The New Smashing Book: Now with More ME!

I’ve been quiet for the past few months, and that’s by design. Between the press of conference season and the post-Confab hangover (not to mention vacations, work travel and children) I’ve had tons of reasons to keep putting off new writing.

The biggest one, however, was that I actually was writing, just not for this blog.

I’m excited to officially announce the my inclusion in The Smashing Book #4: New Perspectives on Web Design. SURPRISE – I wrote about content strategy. (They even gave me this adorable hedgehog thing as the intro to my chapter!)

The chapter, which focuses on both sides of the content strategy landscape – both user needs and editor needs – serves as a capstone to all of this empathy stuff that’s I’ve been writing and talking about over the past year and a half.

From “The Two Faces of Content Strategy: Balancing the Needs of Users and Editors.”

“Our attention on users — on the audiences and customers we rely onto make our products and content a success — took a long time to coalesce. But here we are! The golden age of Web design! Where content is taken seriously! Where users get a seat at the table! Where everything is rainbows and chocolate cake and there isn’t an oatmeal raisin cookie to be seen!

Except.

Except for those who may not have had the same desire to take apart the Web and get behind it. Except for the people who take the things we make and fold them into their everyday job. Except for the editors who struggle with the weight of a new CMS, or the trivialities of workflow change, or the political turmoil that comes with a new website.

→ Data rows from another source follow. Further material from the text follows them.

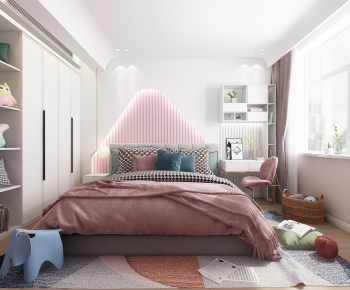 Nordic Style Girl's Room Daughter's Room-ID:867643994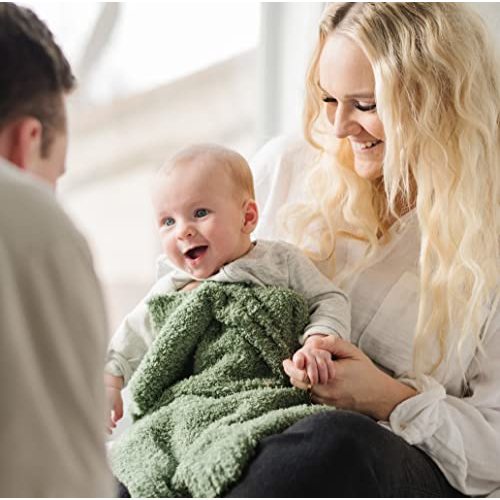 SARANONI Bamboni Luxury Baby Blanket (Olive, Mini 15" x 20")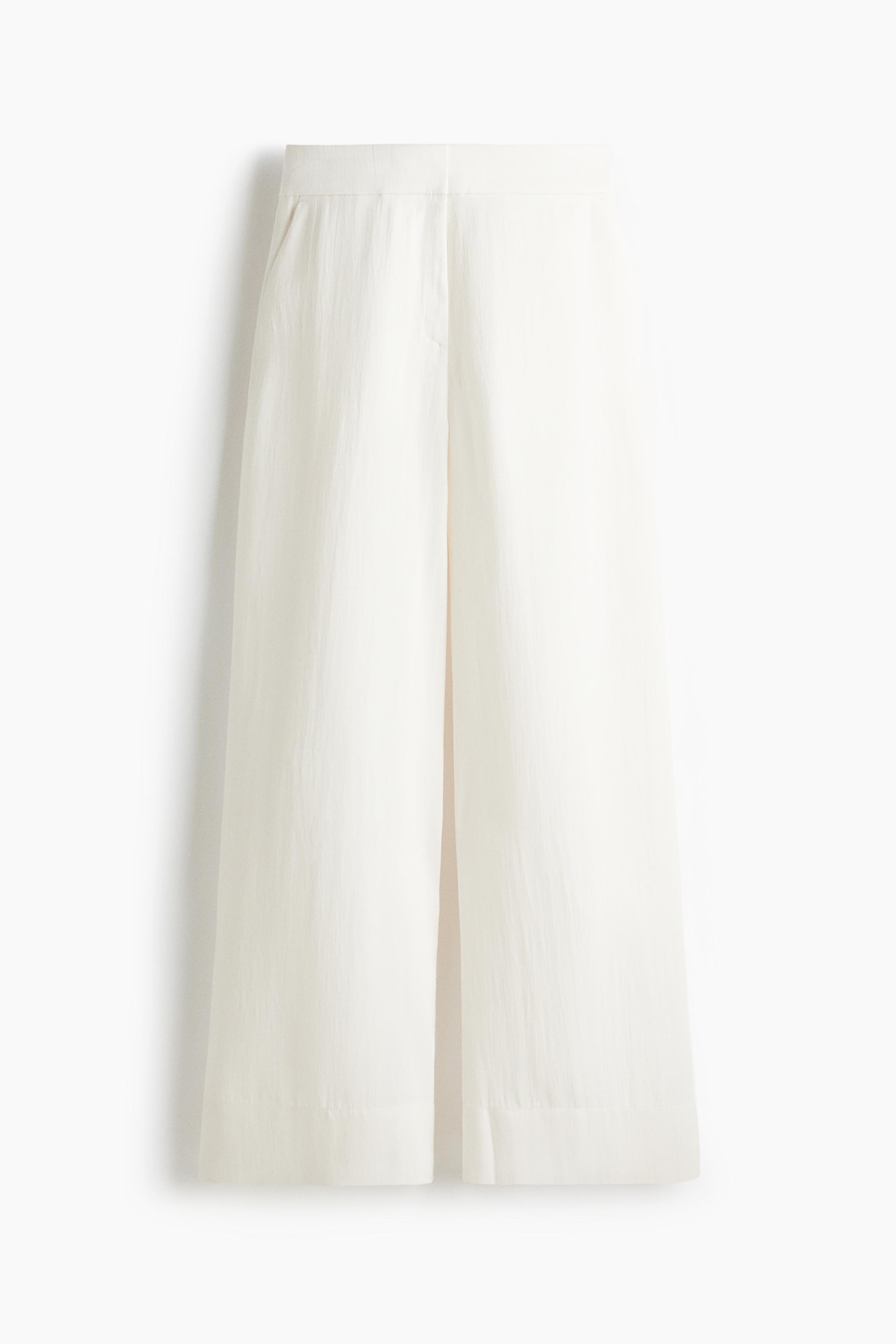 wide-leg twill pants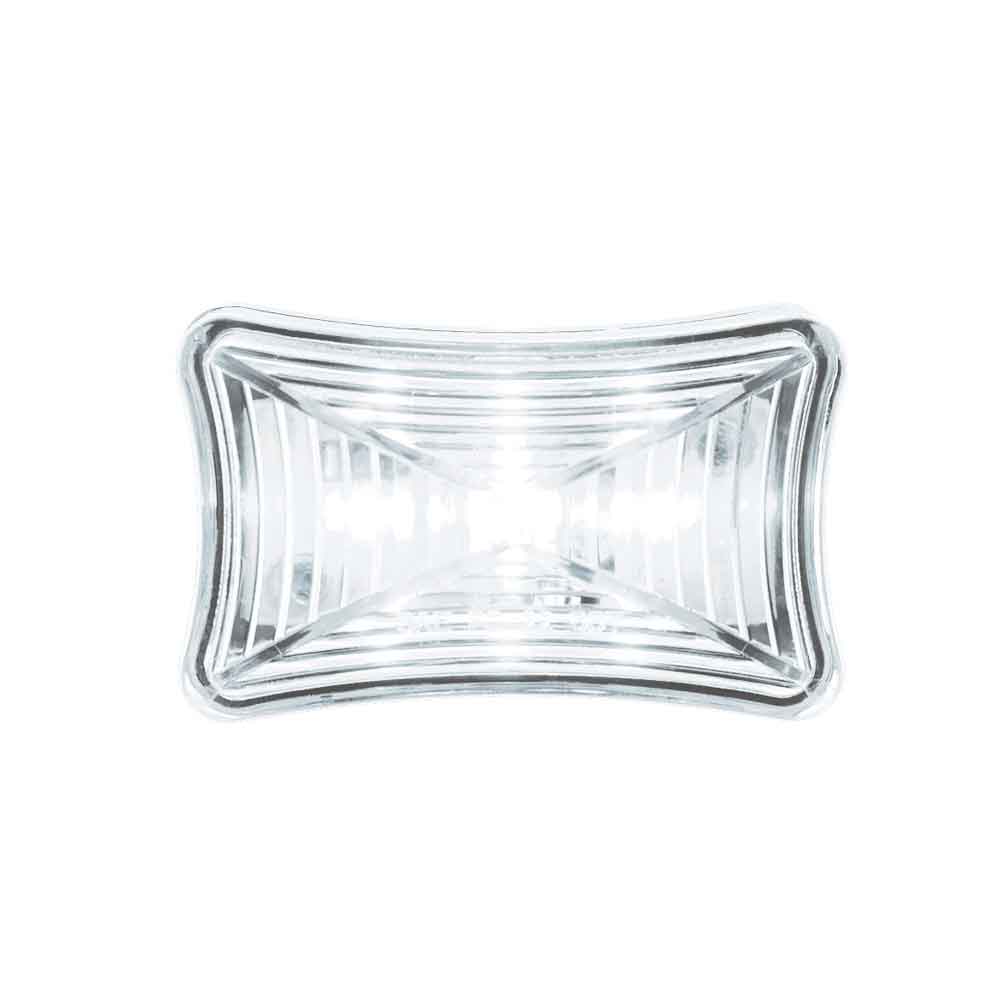 2" 3 LED Rectangle Marker Light with Grommet and Wiring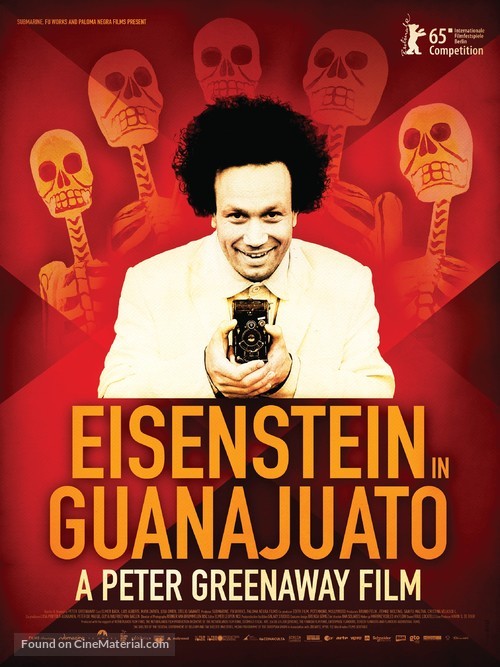 Eisenstein in Guanajuato - Dutch Movie Poster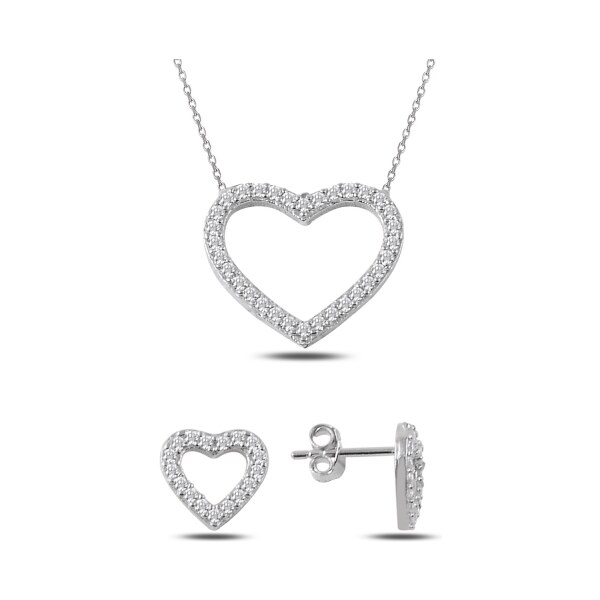 Olivie Sada strieborných šperkov SRDCE 2350 14271332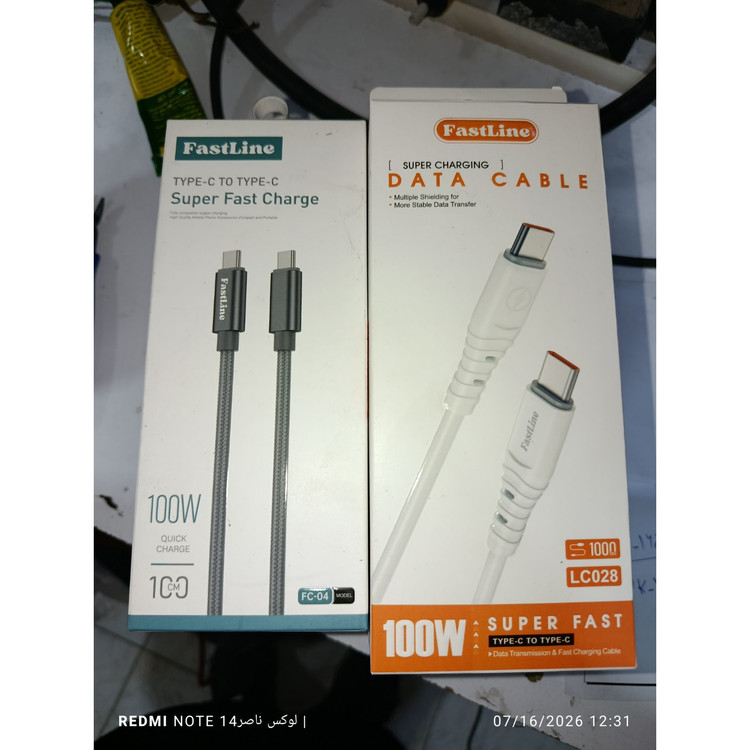 کابل دو سر تایپ سی فست لاین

Along the way, these people all made the same move I did — from audience to editor — and they all take part in the creation of Web content. But we’ve been so focused on making usable websites for our customers that we somehow forgot that we also need to walk editors and bosses and co-workers through the process, too.

There are two faces to content strategy: the people we’re targeting (our users), and the people who are doing the targeting (our editors). We’re responsible for making great websites. But we’re also responsible for making websites that are usable from the editor’s standpoint. We are the people who make the Web; we are also those responsible for helping those who sustain it.”

It is officially the longest thing I’ve ever written, and it’s exciting to be included alongside smart people like Vitaly Friedman, Mat Marquis, and Aaron Gustafson. The book is on sale today, so you should go buy it.